- _Task prompt_:
Continue the Falcon bug report thread below on the "can't find record" error under READ COMMITTED, picking up from the point where it stops.

Bug #43650 Falcon SELECTs return "can't find record" in READ COMMITTED isolation level
Submitted: 14 Mar 2009 11:28 Modified: 26 May 2010 17:47
Reporter: Philip Stoev Email Updates:
Status: Unsupported Impact on me:
None 
Category:MySQL Server: Falcon storage engine Severity:S3 (Non-critical)
Version:6.0-falcon-team OS:Any
Assigned to: Kevin Lewis CPU Architecture:Any
Tags: F_ERROR HANDLING

[14 Mar 2009 11:28] Philip Stoev
Description:
When executing a SELECT in READ COMMITTED mode, the SELECT may fail with a "can't find record" error. Likely this is because a record ceased to exist between the first pass of the SELECT operation and the actual retrieval of the record.  Depending on the SELECTs and the concurrent updates, a situation may arise where a SELECT may never be able to complete at all.

Discussions within the team indicated that this is a genuine bug. SELECTs should be atomic and thus this error message is not acceptable.

How to repeat:
$ perl runall.pl \
  --engine=Falcon \
  --mysqld=--loose-falcon-lock-wait-timeout=5 \
  --mysqld=--loose-innodb-lock-wait-timeout=5 \
  --rows=10 \
  --basedir=/build/bzr/6.0-falcon-team \
  --queries=100000000 \
  --duration=900 \
  --gendata=conf/combinations.zz \
  --grammar=conf/rr.yy \
  --mysqld=--transaction-isolation=READ-COMMITTED
[15 Mar 2009 14:50] Kevin Lewis
As discussed in a separate email, a read-committed verb should ignore a record number from a preselected record list if the record was more recently deleted and committed.
[3 Apr 2009 8:08] Philip Stoev
I observed this error once on a falcon_compare_self scenario - no ALTER, 1 connection, REPEATABLE READ isolation. Maybe it is not just concurrent transactions that would cause records to be lost.
[23 Jun 2009 22:06] Kevin Lewis
I tracked this down to a situation where the server is selecting records from a non-indexed field and sorting them in a read-committed transaction.  After sorting, the server calls StorageInterface::rnd_pos() sending in a record number to be read and returned.  But by this time, another transaction has deleted the record that was previously selected and sorted.  So Falcon reports "can't find record".  But if we are only interested in what is committed, then any record that is deleted while the server is sorting should not be read.

- _Supplied data_:
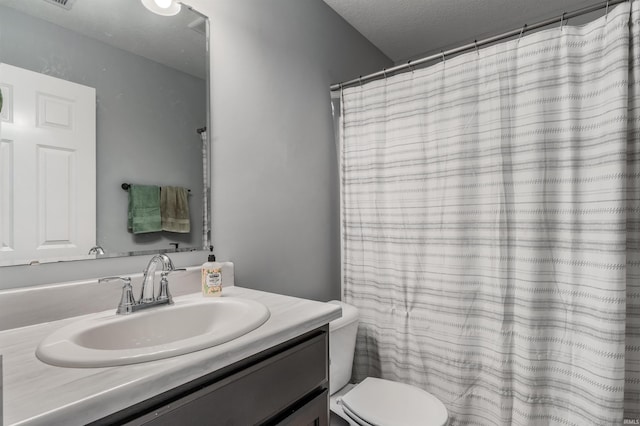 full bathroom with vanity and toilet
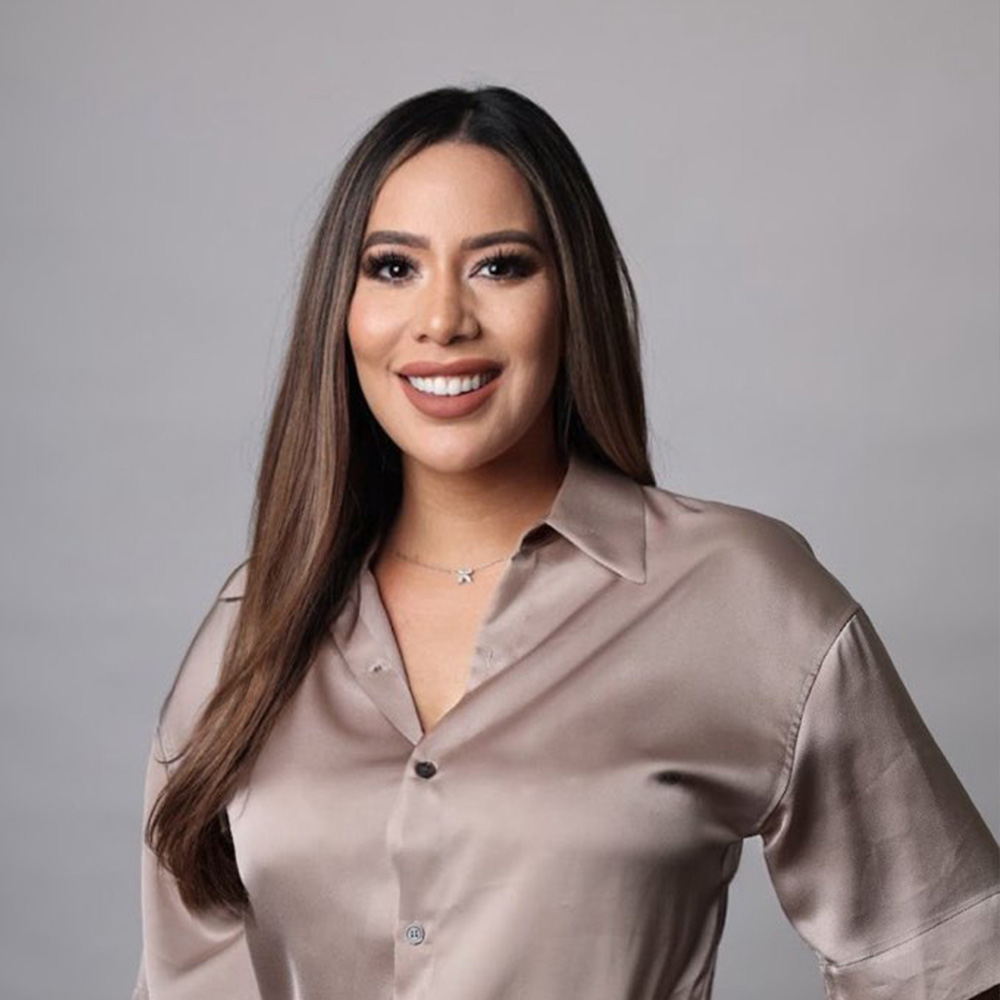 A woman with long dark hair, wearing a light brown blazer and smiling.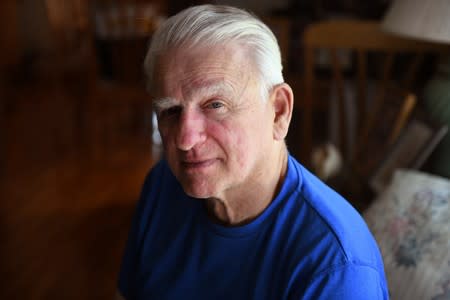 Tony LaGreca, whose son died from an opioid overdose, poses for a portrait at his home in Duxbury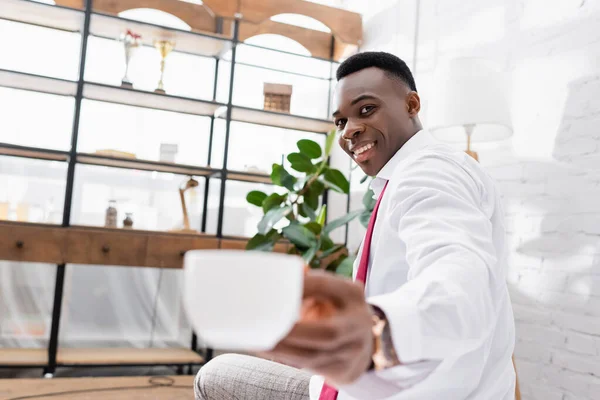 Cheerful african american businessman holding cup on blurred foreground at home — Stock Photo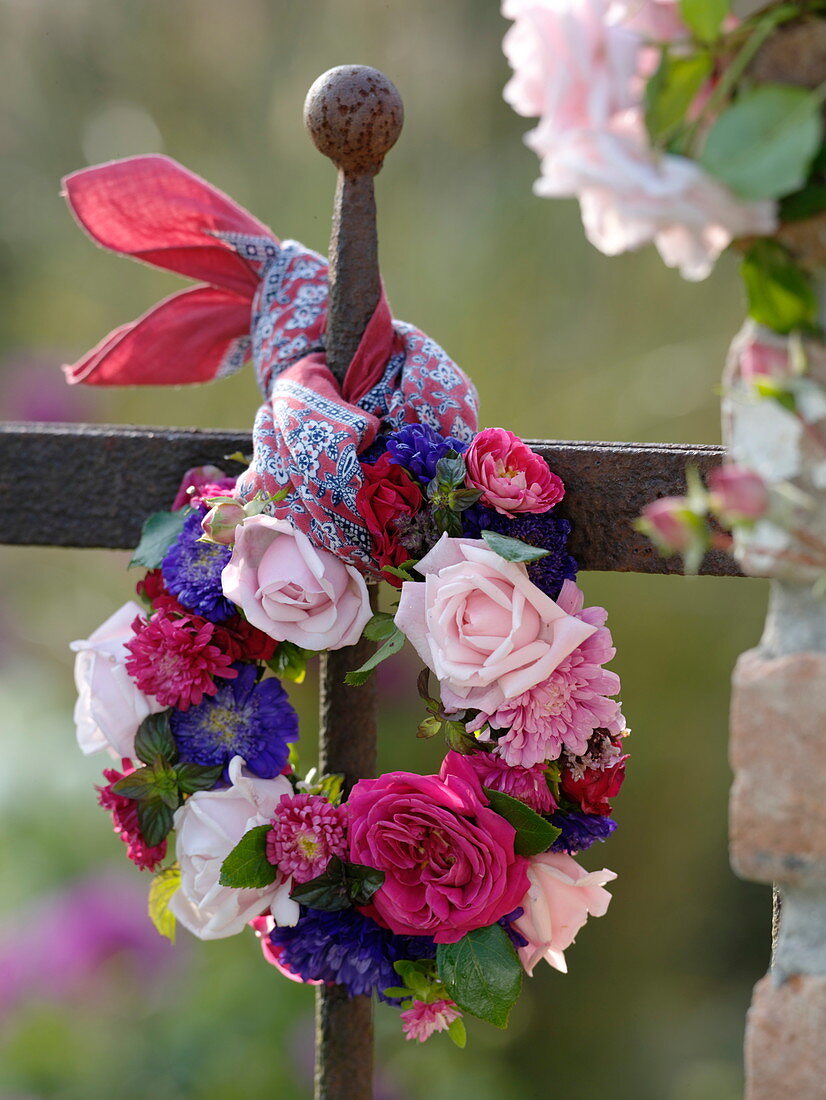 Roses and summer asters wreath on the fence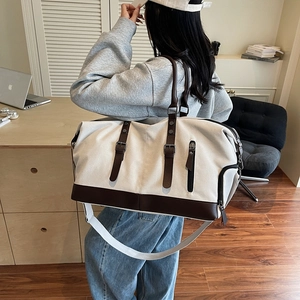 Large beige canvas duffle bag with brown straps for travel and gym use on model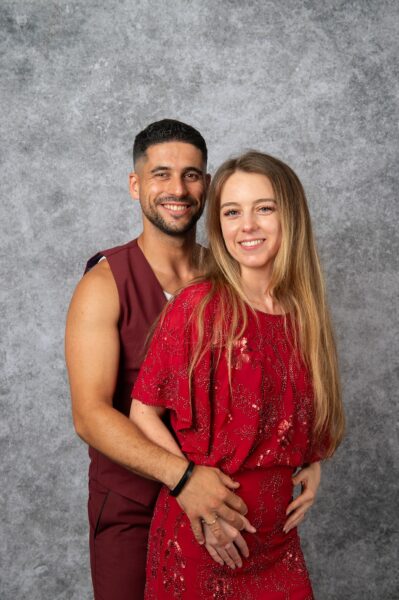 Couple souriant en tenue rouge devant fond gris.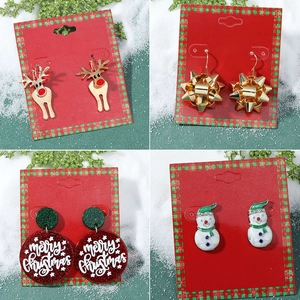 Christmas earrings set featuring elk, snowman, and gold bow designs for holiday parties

- _Task response_:
[24 Jun 2009 22:17] Bugs System
A patch for this bug has been committed. After review, it may
be pushed to the relevant source trees for release in the next
version. You can access the patch from:

  http://lists.mysql.com/commits/77093

2745 Kevin Lewis	2009-06-24
      Bug#43650 - The server calls StorageInterface::rnd_pos() when it has a list of records previously read and sorted and it wants to read them a final time.  If the isolation mode is read-committed, the call to fetchVersion will return NULL if the currently committed version is deleted.  This means it was deleted during the transaction.  Since the transaction was able to find a visible version of the record before, that visible version MUST still be around.  So the only reason that fetchVersion would return NULL is if the current visible version is deleted.  In repeatable-read, fetchVersion would return that previous visible record.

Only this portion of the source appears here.